The theme of opposites was incorporated cleverly and subtly. Still images of skeletons and scalpels flashed on the screen in a white negative before the colour flowed back, a subliminal reminder of the fundamental bodily inversion that FOP brings about. It was a film which made your jaw drop open before you caught yourself with the irony.

It was a lovely film in which explanation and entertainment, those ever strange bedfellows, wrestled for the covers. Not for the first time in the history of Horizon, the resulting struggle kept the audience wide awake.

It was easy, on the other hand, to sneer at The Day Britain Turned Disco (ITV), a programme screened to coincide with the 21st anniversary of the release of the film Saturday Night Fever. It featured, among other things, Simon Bates introducing the Yorkshire regional final of the British Disco Dancing Championships. Twenty years on, it seems implausible that people watched this stuff, but such a superior attitude ignores the fact that this decade the populace watched an entire series about a Welsh toilet cleaner who couldn't drive. And enjoyed it.

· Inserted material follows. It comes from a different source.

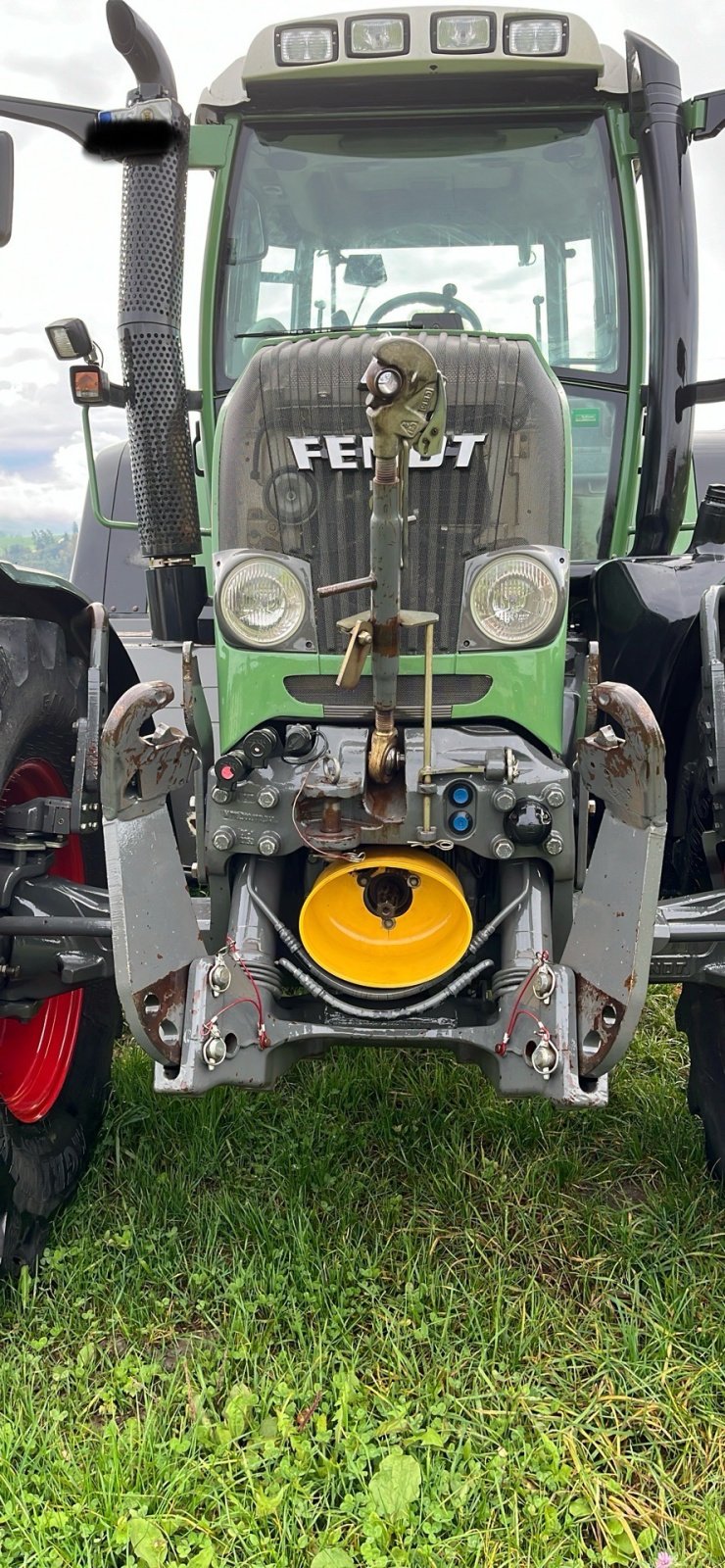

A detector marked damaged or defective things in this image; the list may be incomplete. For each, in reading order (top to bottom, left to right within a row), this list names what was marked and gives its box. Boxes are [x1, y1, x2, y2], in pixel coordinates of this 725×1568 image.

There was a fabulous lack of irony from some of the contributors. "If you don't know what you're doing, then obviously you look like a bit of an idiot, don't you?" remarked one woman at a disco dancing class. Unfortunately, amid a flurry of arms and legs, her fellow pupils then demonstrated the opposite; that it was only at the point when you knew what you were doing that you looked like a complete idiot.